Krefeld: Die Ärzte operierten im Palast
VON MICHAEL SENDER - zuletzt aktualisiert: 27.05.2008Krefeld (RPO). Der König-Palast war ausverkauft und das Publikum begeistert: Die Ärzte aus Berlin schmeichelten den Seidenstädtern („Krefeld ist schöner als Las Vegas“) und wussten durch zweieinhalb Stunden Rock pur zu gefallen.
Ärztebesuch am Sonntag: Klingt komisch, ist aber so. Wenn Ärzte ihre Praxis am Wochenende öffnen, muss es sich um etwas Ungewöhnliches handeln. Ungewöhnlich auch die „Praxis“: der König-Palast. Und die praktizierenden Ärzte waren gar keine wirklichen Ärzte, sie nennen sich nur so. Und irgendwie ziehen diese Ärzte Massen an. „Die beste Band der Welt“, wie sich die Berliner Rockband auch gerne nennt, sorgte am Sonntagabend für einen ausverkauften König-Palast und Ausnahmestimmung an der Westparkstraße.
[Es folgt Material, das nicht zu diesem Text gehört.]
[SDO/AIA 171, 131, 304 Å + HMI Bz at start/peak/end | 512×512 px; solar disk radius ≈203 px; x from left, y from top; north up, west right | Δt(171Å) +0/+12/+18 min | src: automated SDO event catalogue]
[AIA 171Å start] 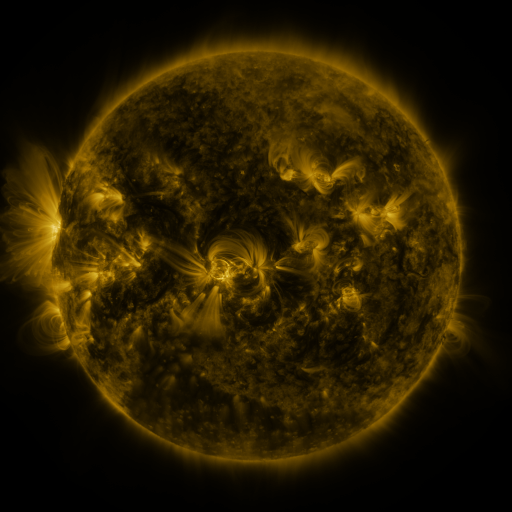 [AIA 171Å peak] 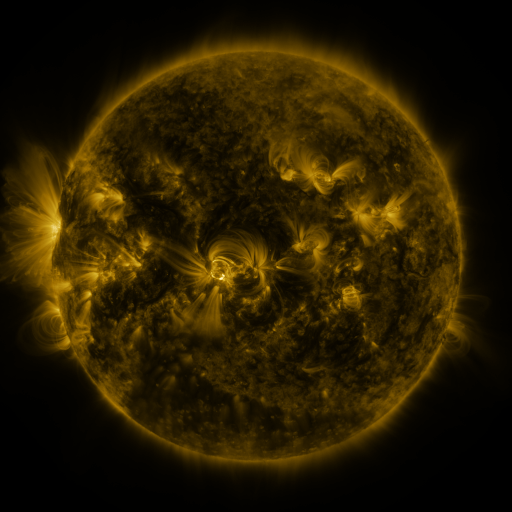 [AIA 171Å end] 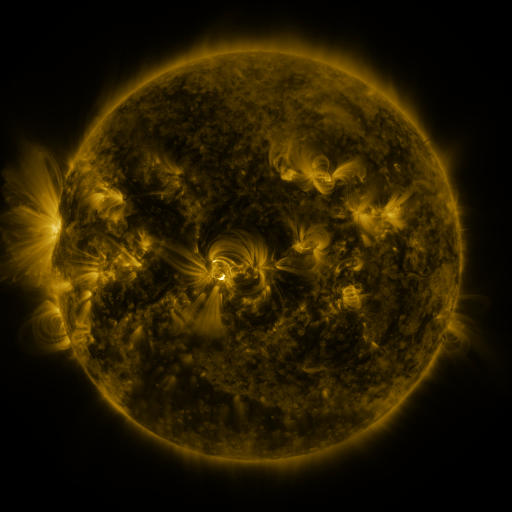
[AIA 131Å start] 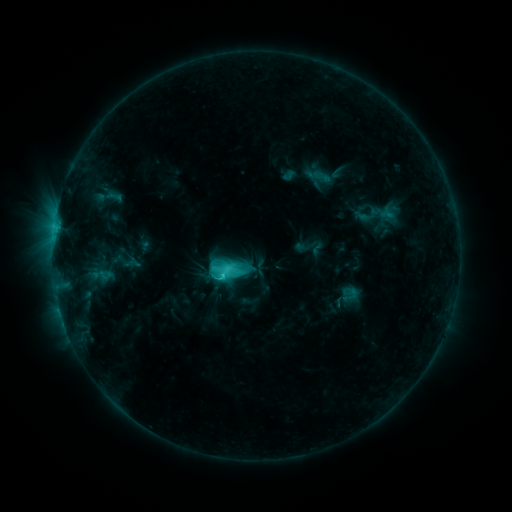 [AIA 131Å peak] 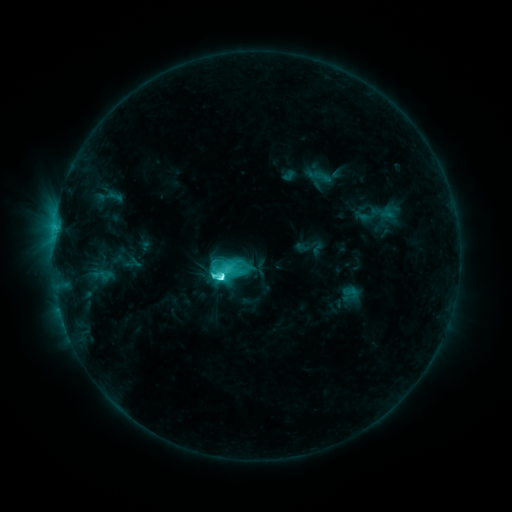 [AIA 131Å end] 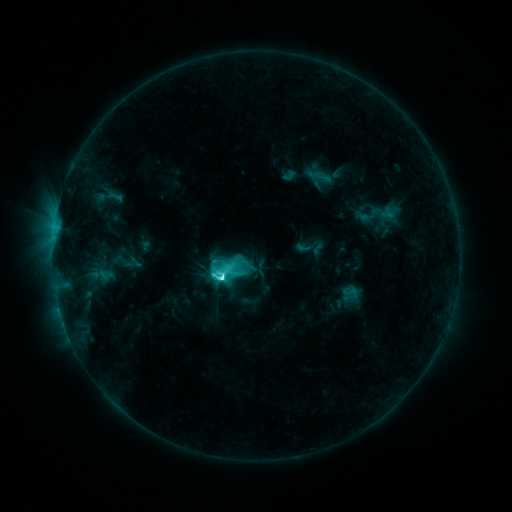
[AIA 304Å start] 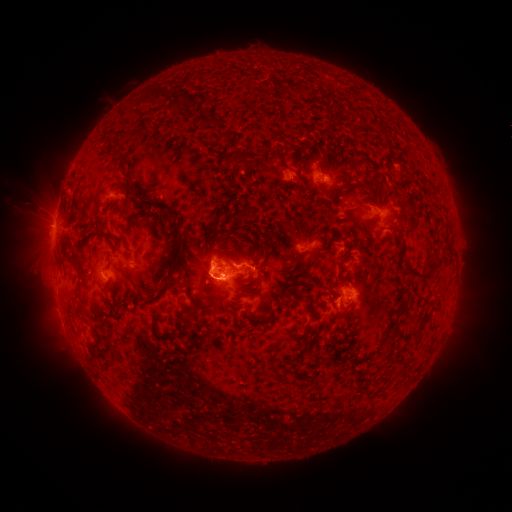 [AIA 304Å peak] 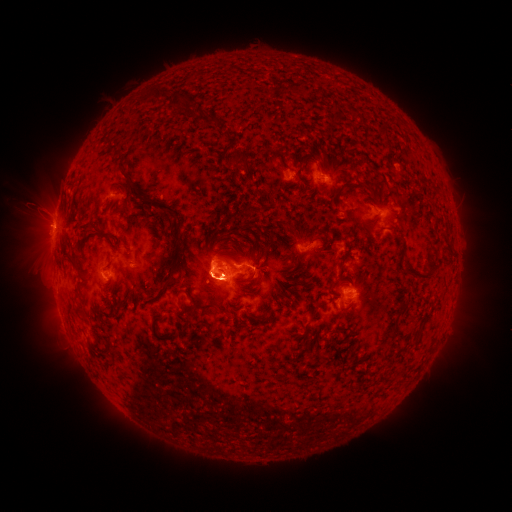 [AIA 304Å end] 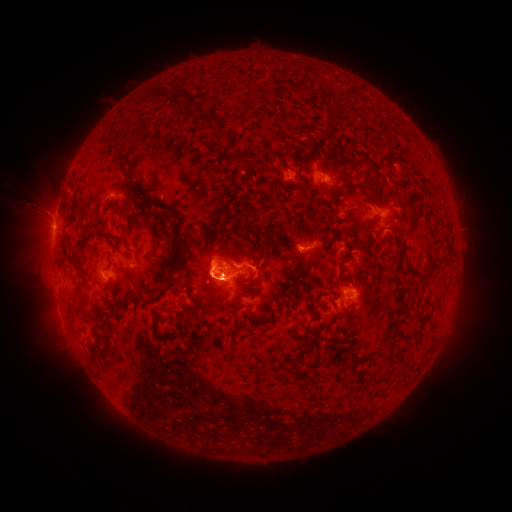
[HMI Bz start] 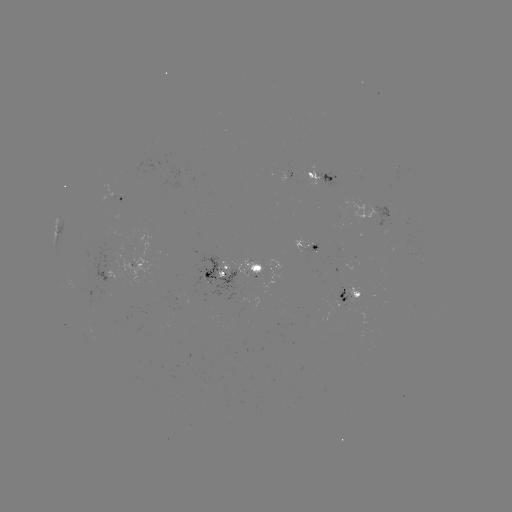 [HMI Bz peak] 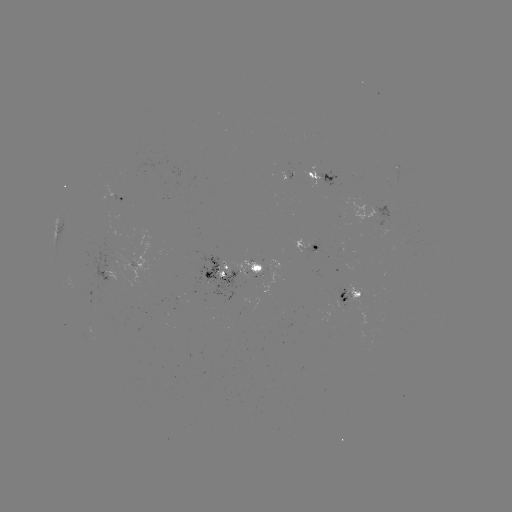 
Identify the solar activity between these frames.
C9.8 flare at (224, 275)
Die ganze Umgebung, so schien es, freute sich auf den Live-Gig.
Mann, Mythos und Schlagzeuger
Die Ärzte
Bandmitglieder Farin Urlaub (Gitarre, Gesang), Bela B. (Schlagzeug, Gesang), Rodrigo Goncales (Bass, Gesang)
Genre Punk, Rock
Gründung 1982
Trennung 1989
Wiedervereinigung 1993
Aktuelle Tour Jazzfäst 2008 mit 50 Live-Auftritten
Im Innenraum quetschte sich die Schar, und wirklich Platz auf den Sitzen hatten nur die, die „entweder zu alt oder zu breit“ waren, wie Sänger und Gitarrist Farin Urlaub feststellte. „Bei den Ärzten sitzt noch nicht einmal der Schlagzeuger.“ Bela B., „Mann, Mythos und Drummer“ benutzte sein Werkzeug tatsächlich stehend. Die Therapie nach dem Motto „Raus aus dem Alltag, hinein ins Vergnügen“ wirkte. Die Ärzte wussten ihre „Patienten“ zu beschäftigen. Sind sie doch dafür bekannt, dass die Interaktion mit dem Publikum ganz oben auf der Behandlungsliste steht.
In ihren Texten versuchen „Die Ärzte“ stets ein klein wenig Psychologie unterzubringen. „Du bist immer dann am besten, wenn’s dir eigentlich egal ist“, lautet eine ihrer vielen Lebensweisheiten. Dafür kommen ihre Fans so gerne zu den Live-Gigs. „Jazzfäst“ heißt die laufende Tour.
Der kommerzielle Erfolg hat aber nicht nur seine guten Seiten. „Die ersten Reihen hier stehen während des gesamten Konzerts mit Handy oder Digitalkamera in der Hand“, stellte Bela B. kurzerhand fest. Klar, Fotos und Live-Mitschnitte von den Rock-Idolen sind beliebt, besonders unter Teenies. „Es geht gar nicht mehr um das Primär-Erlebnis“, ergänzte Farin seinen Bandkameraden. Und morgen schon sind die Mitschnitte im Internet einsichtbar.
Drei Zugaben gab es am Ende. Zweieinhalb Stunden Rock pur. Zwischendurch versuchten sich die Protagonisten mit einem Funk-Stück „Deine Freundin (wäre mir zu anstrengend“.
Drei Zugaben gab es vielleicht auch deshalb, weil es der dreiköpfigen Band in Krefeld durchaus gefallen hat. „Las Vegas, du bist fast so gut wie Krefeld. Aber Krefeld ist viel schöner“, verkündeten die Hauptstädter in ihren Textzeilen. Und weil es so schön war, verkauften sich auch die „Ärzte im König-Palast – ich war dabei“-T-Shirts ganz gut zur Erinnerung an die heilsame Therapie im ungewöhnlichen Behandlungszimmer.